Sunday, February 27, 2005

A liberal's credo

I have read a great deal about how U.S. liberalism has deteriorated into a mass of unrelated special interests, lacking the sort of unifying beliefs that can raise the passions of the many. This appears to be true, as represented by the incoherent performance of the Democratic Party over the last few years. So, what are the basic tenets of modern liberalism (or progressivism, as some prefer)? Here is my small attempt to distill some essential liberal principles.

These are just my initial rough thoughts.
  • I believe in free speech.
  • I believe in a free and independent press. If you had asked me about this in 2000, I wouldn't have considered it an issue (I might have said our press was becoming lazy, but I'll save that for another post).
  • I believe in freedom of religion. It was to protect this that Jefferson's philosophy of separation of Church and State was adopted. When the State starts to mess around in religion, both suffer. Amnesty International refers more broadly to "freedom of thought, conscience and religion," and I agree wholeheartedly.
  • I believe in the right to peaceably assemble. Not in some cordoned-off "free-speech zone" miles from whatever is being protested. This entire country is, and should be, a "free-speech zone."

    Gee, do these look familar? They should. They're all covered in the 1st Amendment to the Constitution, the first item in our Bill of Rights.

    Beyond these I would add a few other principles:

  • The rights of the individual should outweigh the rights of the corporation. This goes hand-in-hand with the next item:
  • The free market should be regulated to protect the rights of individuals.
  • The rights of the minorty should be protected from the wishes of the majority.
  • We (as Americans) bear a responsibility to each other. This means that as a society, we have agreed to provide each other with certain protections, such as rule of law, mail service, etc. There are those who are now advocating dismantling social security. While we can argue about the extent of our responsibilities to each other, my personal belief is that all of society benefits when we can provide a safety net that would prevent anyone from falling into abject poverty, and to provide basic health services to those in need. There's an excellent article here that details how "free market" thinking about health care has failed, and some ideas about how to create a new system.

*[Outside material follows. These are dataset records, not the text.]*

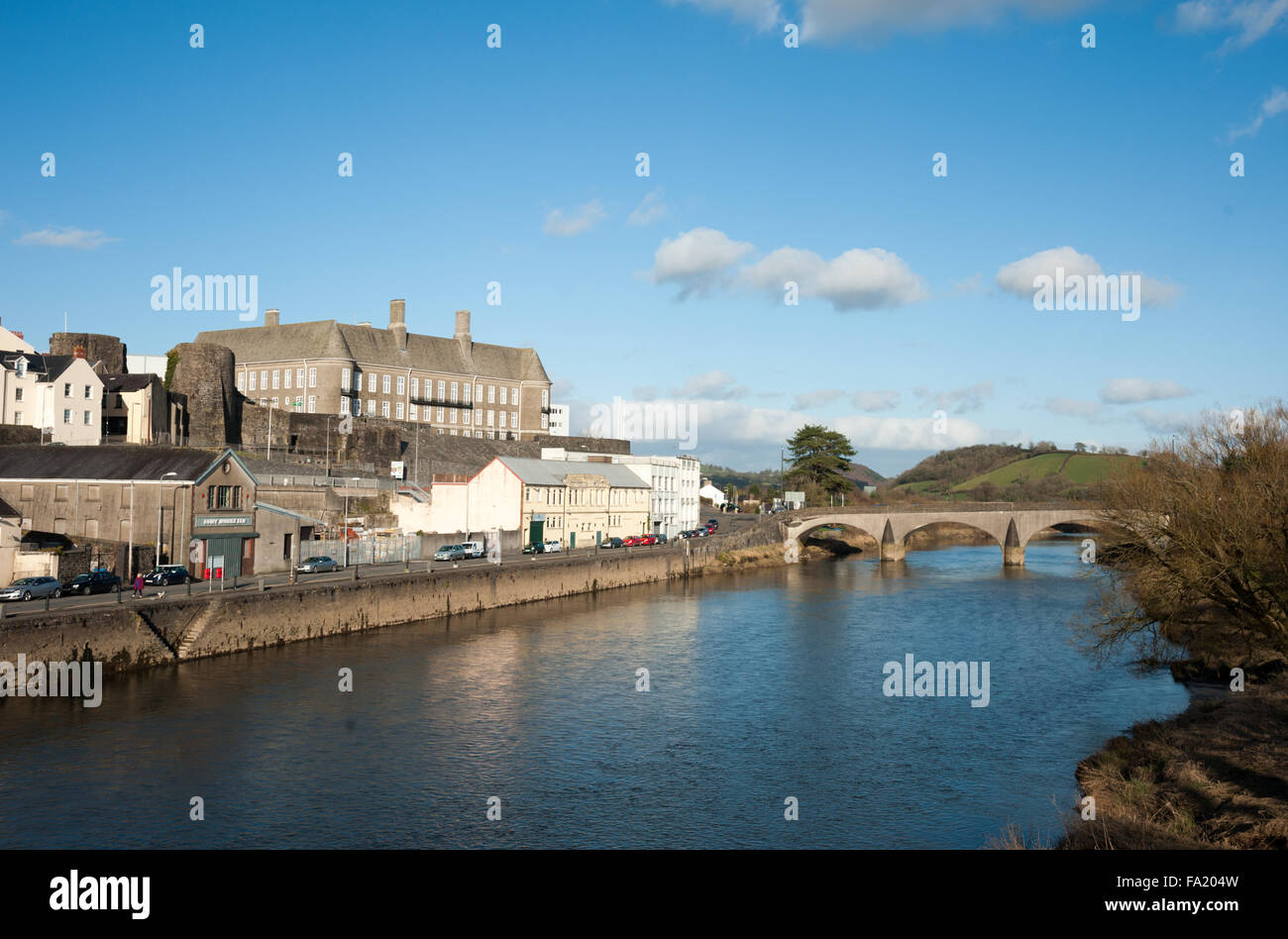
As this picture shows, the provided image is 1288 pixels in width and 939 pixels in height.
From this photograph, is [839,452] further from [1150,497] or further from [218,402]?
[1150,497]

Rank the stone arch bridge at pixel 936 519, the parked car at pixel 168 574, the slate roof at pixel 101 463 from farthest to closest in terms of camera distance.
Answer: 1. the stone arch bridge at pixel 936 519
2. the slate roof at pixel 101 463
3. the parked car at pixel 168 574

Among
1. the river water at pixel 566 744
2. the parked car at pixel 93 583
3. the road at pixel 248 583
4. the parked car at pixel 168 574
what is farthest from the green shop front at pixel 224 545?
the river water at pixel 566 744

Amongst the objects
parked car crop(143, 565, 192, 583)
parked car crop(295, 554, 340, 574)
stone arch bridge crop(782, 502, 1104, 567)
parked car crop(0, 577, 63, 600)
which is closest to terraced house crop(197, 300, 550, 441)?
stone arch bridge crop(782, 502, 1104, 567)

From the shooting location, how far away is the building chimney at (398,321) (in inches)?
4808

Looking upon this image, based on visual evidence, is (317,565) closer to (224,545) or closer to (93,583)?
(224,545)

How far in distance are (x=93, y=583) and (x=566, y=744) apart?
23756mm

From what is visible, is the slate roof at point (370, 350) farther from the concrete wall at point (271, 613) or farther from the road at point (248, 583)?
the concrete wall at point (271, 613)

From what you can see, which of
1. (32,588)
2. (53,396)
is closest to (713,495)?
(53,396)

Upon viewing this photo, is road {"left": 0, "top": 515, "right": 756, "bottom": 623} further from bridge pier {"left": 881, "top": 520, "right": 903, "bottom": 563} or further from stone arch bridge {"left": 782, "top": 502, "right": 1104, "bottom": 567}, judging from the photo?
bridge pier {"left": 881, "top": 520, "right": 903, "bottom": 563}

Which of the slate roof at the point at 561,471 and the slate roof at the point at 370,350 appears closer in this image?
the slate roof at the point at 561,471

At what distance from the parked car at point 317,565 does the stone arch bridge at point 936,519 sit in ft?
177

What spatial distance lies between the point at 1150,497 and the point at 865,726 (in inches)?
463

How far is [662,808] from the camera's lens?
24.0 m

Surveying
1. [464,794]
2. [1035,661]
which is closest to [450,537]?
[1035,661]
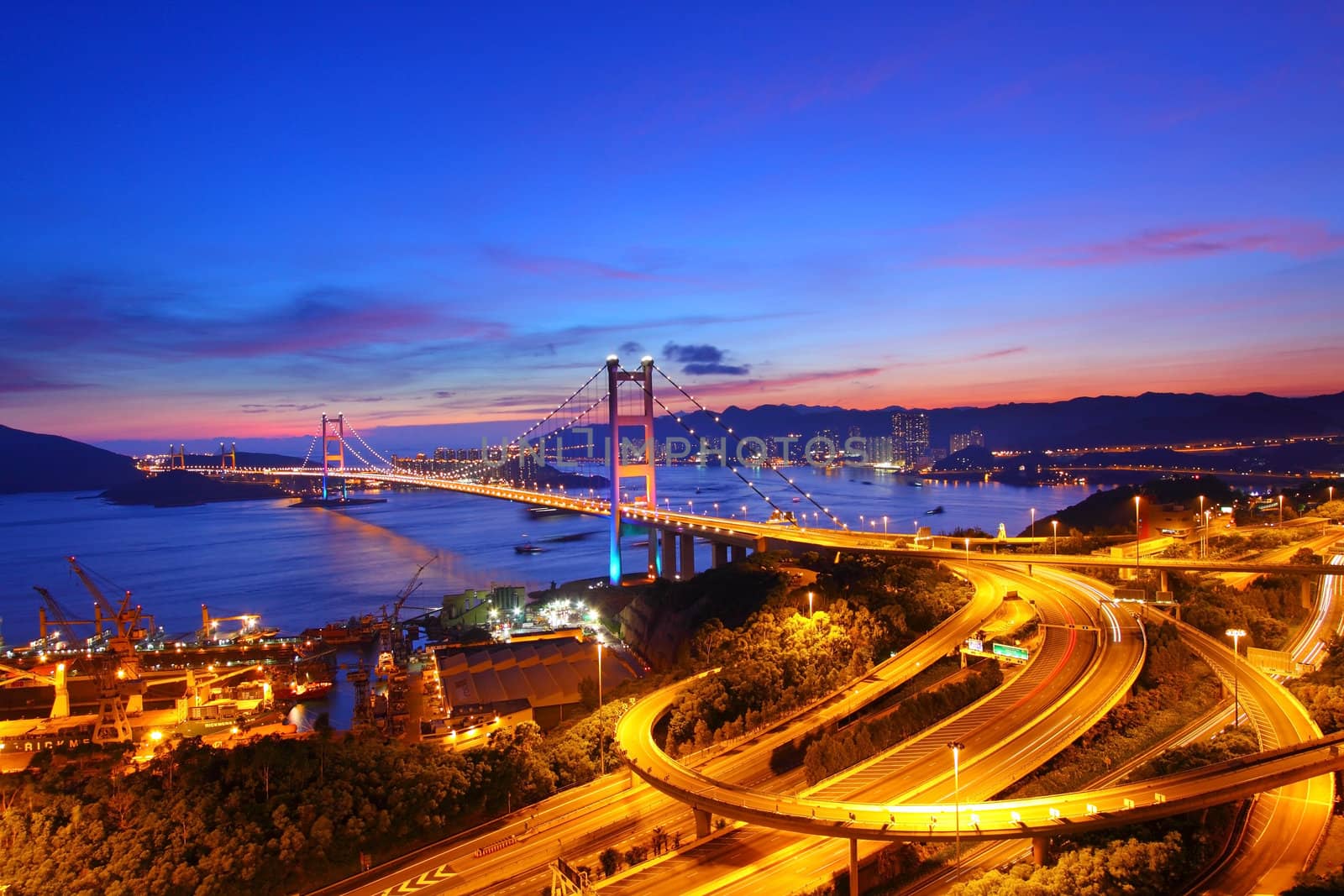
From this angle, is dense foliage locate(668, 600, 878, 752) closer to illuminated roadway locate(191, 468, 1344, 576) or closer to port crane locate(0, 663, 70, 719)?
illuminated roadway locate(191, 468, 1344, 576)

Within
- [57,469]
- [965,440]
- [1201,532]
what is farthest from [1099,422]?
[57,469]

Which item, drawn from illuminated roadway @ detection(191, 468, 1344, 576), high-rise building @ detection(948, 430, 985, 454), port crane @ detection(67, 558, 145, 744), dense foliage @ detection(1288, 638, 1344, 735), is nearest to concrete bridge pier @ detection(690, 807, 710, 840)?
dense foliage @ detection(1288, 638, 1344, 735)

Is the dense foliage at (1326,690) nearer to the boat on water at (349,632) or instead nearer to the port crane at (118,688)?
the port crane at (118,688)

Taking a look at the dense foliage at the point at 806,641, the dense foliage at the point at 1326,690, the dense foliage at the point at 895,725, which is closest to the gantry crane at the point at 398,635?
the dense foliage at the point at 806,641

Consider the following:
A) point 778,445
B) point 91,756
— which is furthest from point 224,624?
point 778,445

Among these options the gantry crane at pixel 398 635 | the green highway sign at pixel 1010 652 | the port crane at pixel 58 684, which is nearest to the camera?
the green highway sign at pixel 1010 652

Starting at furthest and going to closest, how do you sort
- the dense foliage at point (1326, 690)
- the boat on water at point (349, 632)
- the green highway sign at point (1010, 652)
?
the boat on water at point (349, 632), the green highway sign at point (1010, 652), the dense foliage at point (1326, 690)

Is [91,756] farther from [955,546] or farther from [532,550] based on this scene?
[532,550]
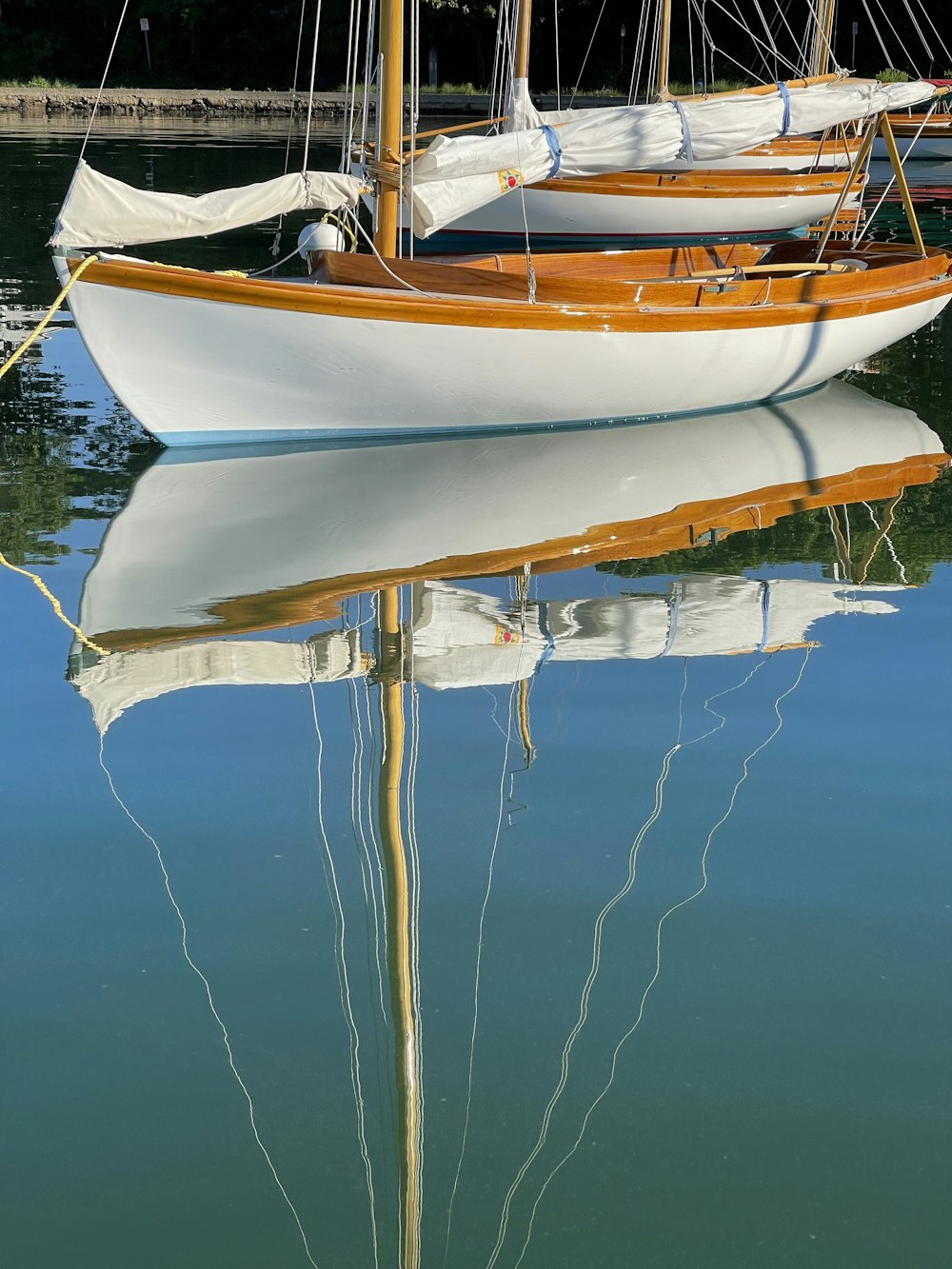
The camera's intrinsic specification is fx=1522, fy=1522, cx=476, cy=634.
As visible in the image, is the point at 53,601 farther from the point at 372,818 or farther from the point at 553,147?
the point at 553,147

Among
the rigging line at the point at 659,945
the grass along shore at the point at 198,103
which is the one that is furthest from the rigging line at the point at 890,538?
the grass along shore at the point at 198,103

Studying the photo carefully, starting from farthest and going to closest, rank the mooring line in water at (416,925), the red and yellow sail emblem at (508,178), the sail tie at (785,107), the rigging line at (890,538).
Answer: the sail tie at (785,107)
the red and yellow sail emblem at (508,178)
the rigging line at (890,538)
the mooring line in water at (416,925)

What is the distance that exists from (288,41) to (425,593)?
46.2 metres

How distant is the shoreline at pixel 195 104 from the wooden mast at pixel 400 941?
34.9 metres

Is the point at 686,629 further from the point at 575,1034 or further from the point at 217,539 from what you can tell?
the point at 575,1034

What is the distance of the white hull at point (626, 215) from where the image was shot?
683 inches

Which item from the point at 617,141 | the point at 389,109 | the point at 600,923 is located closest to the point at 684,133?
the point at 617,141

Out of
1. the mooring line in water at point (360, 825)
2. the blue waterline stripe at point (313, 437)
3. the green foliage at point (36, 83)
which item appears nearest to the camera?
the mooring line in water at point (360, 825)

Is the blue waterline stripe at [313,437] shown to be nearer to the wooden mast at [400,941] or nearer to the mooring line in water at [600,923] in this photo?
the wooden mast at [400,941]

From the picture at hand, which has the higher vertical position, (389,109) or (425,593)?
(389,109)

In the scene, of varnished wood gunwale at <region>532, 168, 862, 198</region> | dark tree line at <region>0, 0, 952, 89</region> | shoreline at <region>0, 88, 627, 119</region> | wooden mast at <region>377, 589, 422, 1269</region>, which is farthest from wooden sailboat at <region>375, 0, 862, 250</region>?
dark tree line at <region>0, 0, 952, 89</region>

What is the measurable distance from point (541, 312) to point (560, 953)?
5.33 m

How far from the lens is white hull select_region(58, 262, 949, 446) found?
26.2ft

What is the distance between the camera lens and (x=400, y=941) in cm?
372
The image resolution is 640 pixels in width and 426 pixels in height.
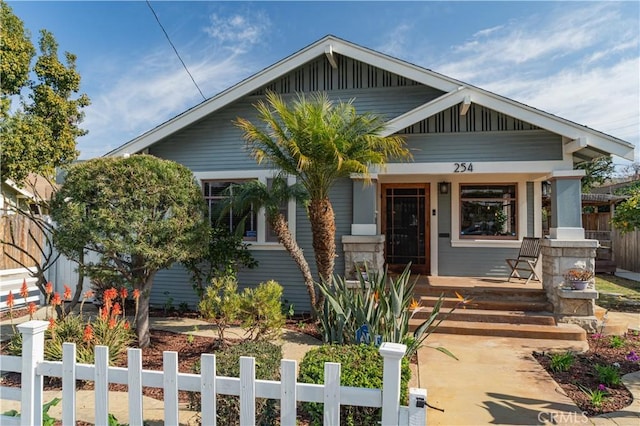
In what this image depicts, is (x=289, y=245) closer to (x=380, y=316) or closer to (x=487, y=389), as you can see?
(x=380, y=316)

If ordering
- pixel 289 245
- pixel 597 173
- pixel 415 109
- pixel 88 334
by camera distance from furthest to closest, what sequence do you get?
pixel 597 173 < pixel 415 109 < pixel 289 245 < pixel 88 334

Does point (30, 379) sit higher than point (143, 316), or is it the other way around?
point (30, 379)

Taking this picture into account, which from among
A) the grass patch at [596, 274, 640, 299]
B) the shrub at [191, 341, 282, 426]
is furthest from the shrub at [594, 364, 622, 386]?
the grass patch at [596, 274, 640, 299]

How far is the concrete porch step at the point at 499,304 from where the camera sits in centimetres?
668

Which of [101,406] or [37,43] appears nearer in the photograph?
[101,406]

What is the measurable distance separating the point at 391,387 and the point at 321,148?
408cm

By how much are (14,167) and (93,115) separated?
199 inches

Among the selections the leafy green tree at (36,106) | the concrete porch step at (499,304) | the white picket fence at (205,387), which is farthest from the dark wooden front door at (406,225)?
the leafy green tree at (36,106)

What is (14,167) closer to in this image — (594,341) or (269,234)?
(269,234)

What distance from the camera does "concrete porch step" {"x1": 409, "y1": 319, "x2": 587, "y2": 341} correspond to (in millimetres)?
5859

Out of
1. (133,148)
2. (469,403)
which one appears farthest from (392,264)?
(133,148)

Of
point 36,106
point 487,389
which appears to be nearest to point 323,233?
point 487,389

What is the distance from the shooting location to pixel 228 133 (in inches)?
328

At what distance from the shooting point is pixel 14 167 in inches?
412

    What all of these have in common is the responsibility of the government to protect basic human rights. What are those rights?

    Amnesty International outlines universal human rights here

    Several of the Founding Fathers, including John Adams, John Quincy Adams, Thomas Jefferson and Alexander Hamilton were Unitarians. You may see some of the roots of their thinking about human rights in the principles espoused by Unitarians.

    I expect to continue to refine this, and I welcome any input in the meantime.